## ENTRIES SUPPLIED
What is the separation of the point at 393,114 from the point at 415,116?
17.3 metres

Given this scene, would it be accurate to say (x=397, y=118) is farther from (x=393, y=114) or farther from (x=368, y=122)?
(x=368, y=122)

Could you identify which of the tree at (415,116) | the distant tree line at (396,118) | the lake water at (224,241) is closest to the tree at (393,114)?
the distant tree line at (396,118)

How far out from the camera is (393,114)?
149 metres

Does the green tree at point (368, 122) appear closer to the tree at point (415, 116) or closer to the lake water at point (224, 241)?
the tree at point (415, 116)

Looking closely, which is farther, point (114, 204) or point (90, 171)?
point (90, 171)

==

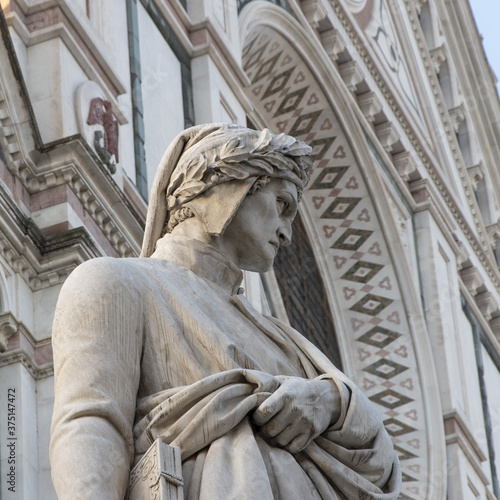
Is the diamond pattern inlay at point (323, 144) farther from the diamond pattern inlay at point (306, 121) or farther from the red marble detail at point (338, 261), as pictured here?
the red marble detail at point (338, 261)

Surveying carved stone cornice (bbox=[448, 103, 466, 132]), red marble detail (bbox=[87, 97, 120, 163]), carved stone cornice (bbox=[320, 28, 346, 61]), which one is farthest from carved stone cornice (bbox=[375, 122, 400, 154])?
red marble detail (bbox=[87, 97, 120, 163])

==

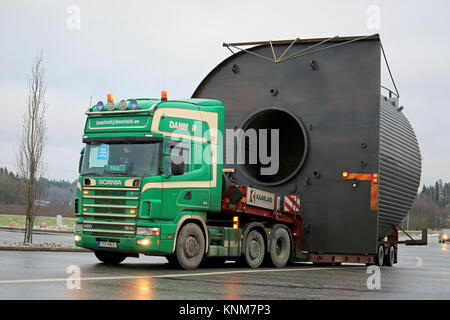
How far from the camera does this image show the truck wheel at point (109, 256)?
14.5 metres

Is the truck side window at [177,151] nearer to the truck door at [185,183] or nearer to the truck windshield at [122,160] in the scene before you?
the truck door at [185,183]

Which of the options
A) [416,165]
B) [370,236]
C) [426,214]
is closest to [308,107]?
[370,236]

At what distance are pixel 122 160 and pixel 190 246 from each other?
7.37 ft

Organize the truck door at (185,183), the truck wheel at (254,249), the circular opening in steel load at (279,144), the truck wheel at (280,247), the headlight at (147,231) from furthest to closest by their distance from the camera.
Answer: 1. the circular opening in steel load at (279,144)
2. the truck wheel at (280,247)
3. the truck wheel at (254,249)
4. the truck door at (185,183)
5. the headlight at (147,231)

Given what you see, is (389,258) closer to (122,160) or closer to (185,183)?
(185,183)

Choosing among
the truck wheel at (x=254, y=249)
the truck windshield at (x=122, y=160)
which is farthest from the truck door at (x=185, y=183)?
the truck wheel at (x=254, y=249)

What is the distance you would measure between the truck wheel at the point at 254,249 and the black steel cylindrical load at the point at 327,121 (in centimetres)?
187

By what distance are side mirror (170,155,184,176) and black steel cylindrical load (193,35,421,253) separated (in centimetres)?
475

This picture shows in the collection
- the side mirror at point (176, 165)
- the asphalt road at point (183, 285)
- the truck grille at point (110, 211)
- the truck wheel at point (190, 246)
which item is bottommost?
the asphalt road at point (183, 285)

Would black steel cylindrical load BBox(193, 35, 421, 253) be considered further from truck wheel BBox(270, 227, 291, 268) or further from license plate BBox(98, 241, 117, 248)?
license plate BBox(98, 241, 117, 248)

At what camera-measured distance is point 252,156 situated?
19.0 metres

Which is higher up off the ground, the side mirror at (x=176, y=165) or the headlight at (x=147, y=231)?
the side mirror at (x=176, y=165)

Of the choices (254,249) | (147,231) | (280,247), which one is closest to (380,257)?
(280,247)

## WHAT IS BEING ASKED
Collect every line above that contains the string "lake", matching case exactly.

## EXPECTED ANSWER
Could you identify which of the tree at (415,116) | the distant tree line at (396,118) | the lake water at (224,241) is closest to the tree at (393,114)?
Does the green tree at point (368, 122) appear closer to the tree at point (415, 116) or closer to the lake water at point (224, 241)?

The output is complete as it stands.